I want to fit with 20 parameters. For 5 of them I want to use a prior drawn from a 5D sample (I got this from a previous fit). I emphasize that my priors are not simple analytical functions, rather I have this 5D samples that has the shape say (5 x 10000). How to do this?
Can I simply use something like the following?
data {
//some data
matrix[5, 10000] prior;
}
parameters {
real theta[20];
}
model {
int chosen_index;
chosen_index=uniform(0,10000);
for (i in 1:6) {
theta[i] = prior[i,chosen_index]
//or it should be theta[i] ~ prior[i,:] ?
}
for (i in 6:21) {
theta[i] ~ uniform(-100,100) //uniform prior on the rest of the parameters
}
// Likelihood model for your observed data
}
You need to come up with a 5-dimensional parametric function that is approximately proportional to the prior implied by your samples.
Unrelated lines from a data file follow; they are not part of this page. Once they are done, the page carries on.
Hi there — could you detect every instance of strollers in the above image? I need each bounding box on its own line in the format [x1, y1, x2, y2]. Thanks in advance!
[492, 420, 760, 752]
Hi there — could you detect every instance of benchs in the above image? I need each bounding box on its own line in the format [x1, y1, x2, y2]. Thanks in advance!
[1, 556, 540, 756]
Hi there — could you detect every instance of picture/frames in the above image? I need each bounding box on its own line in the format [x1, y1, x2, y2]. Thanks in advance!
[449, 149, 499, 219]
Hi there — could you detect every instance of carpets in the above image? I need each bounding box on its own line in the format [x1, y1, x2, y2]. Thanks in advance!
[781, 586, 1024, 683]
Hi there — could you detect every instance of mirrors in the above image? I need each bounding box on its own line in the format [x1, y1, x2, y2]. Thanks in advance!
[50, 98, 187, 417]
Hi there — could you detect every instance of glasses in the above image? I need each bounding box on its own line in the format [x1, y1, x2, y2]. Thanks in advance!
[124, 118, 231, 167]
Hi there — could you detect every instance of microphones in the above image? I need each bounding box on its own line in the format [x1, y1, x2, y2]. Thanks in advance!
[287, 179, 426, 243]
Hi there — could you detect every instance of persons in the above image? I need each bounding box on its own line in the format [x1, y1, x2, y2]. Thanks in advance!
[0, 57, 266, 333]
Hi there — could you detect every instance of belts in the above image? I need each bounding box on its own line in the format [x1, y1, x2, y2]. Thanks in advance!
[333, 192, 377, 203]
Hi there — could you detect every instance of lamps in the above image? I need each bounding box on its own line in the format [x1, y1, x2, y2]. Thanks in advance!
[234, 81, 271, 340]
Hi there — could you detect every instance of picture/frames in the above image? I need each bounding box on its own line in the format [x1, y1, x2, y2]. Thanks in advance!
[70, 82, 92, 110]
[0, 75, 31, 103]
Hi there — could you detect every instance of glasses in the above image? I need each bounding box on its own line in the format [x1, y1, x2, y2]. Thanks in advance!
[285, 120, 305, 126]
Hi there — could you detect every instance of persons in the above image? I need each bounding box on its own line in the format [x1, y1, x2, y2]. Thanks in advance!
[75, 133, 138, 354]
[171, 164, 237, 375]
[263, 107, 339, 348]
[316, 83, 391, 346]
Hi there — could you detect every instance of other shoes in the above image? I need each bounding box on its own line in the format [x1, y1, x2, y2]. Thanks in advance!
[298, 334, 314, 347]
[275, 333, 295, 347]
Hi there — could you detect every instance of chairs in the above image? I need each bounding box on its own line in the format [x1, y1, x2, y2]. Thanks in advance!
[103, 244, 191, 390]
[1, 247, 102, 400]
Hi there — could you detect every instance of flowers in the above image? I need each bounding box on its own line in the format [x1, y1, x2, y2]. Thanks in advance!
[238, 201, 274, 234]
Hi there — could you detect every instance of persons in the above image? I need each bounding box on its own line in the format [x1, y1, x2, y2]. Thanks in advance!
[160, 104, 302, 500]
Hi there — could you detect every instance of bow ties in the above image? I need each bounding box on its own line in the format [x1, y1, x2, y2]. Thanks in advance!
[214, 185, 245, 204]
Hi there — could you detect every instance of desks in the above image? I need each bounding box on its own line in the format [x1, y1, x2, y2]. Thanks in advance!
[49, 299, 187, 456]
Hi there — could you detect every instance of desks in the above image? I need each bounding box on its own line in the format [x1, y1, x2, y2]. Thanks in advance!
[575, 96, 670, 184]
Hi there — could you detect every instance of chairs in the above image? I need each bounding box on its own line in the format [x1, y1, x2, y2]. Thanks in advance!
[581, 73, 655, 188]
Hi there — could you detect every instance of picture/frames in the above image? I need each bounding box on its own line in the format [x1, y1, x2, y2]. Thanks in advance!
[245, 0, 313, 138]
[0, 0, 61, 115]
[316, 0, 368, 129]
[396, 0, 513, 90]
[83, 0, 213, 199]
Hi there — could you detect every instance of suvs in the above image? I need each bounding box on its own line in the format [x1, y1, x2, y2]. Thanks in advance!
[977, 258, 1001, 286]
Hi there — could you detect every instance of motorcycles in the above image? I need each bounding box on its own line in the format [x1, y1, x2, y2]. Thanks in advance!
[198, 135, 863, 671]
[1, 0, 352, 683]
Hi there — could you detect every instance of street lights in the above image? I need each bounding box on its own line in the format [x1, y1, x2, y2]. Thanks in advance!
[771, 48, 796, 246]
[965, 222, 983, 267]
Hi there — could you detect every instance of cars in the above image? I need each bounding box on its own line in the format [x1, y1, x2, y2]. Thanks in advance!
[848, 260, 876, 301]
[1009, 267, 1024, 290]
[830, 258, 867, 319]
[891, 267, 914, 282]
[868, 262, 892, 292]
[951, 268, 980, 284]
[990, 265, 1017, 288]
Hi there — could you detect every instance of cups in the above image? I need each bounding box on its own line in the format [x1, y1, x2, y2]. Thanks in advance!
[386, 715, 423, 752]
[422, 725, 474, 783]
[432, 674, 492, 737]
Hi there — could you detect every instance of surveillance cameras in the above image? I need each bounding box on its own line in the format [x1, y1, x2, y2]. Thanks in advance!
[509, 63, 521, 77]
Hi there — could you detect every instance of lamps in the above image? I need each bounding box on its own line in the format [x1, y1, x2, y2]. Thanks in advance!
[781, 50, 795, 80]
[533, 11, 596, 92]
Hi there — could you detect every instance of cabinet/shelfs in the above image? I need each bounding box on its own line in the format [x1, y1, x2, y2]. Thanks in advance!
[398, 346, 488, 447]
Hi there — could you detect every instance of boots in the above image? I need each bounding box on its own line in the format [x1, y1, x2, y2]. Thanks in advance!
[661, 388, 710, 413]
Alternatively, you could try to write down a model that fits your previous model (that yielded your samples) and your current model jointly, in effect substituting the previous model itself in place of the parametric function.
I don’t necessarily recommend this approach, but if you really want you can pass all of the prior samples as data, write a function to compute the density based on your chosen kernel at an arbitrary point in parameter space, and then increment the target by the logarithm of this density.
If a multi variate normal mixture is ok for you (which should really work), then you can use the mixstanvar functionality from RBesT to have a previously fitted multivariate normal mixture applied to your sample as a prior in a brms model… see
It should be consistent with Bayesian updating if you just add the sample you want to use as a prior to your dataset? It’s probably not the same in terms of how stan handles it in the implementation, but the posterior should be the same I think.
Edit I misread your innitial post.
You can generate new samples based on your parameter samples from the posterior predictive distribution and add those to your dataset. I am not entirely sure how large the sample would have to be though.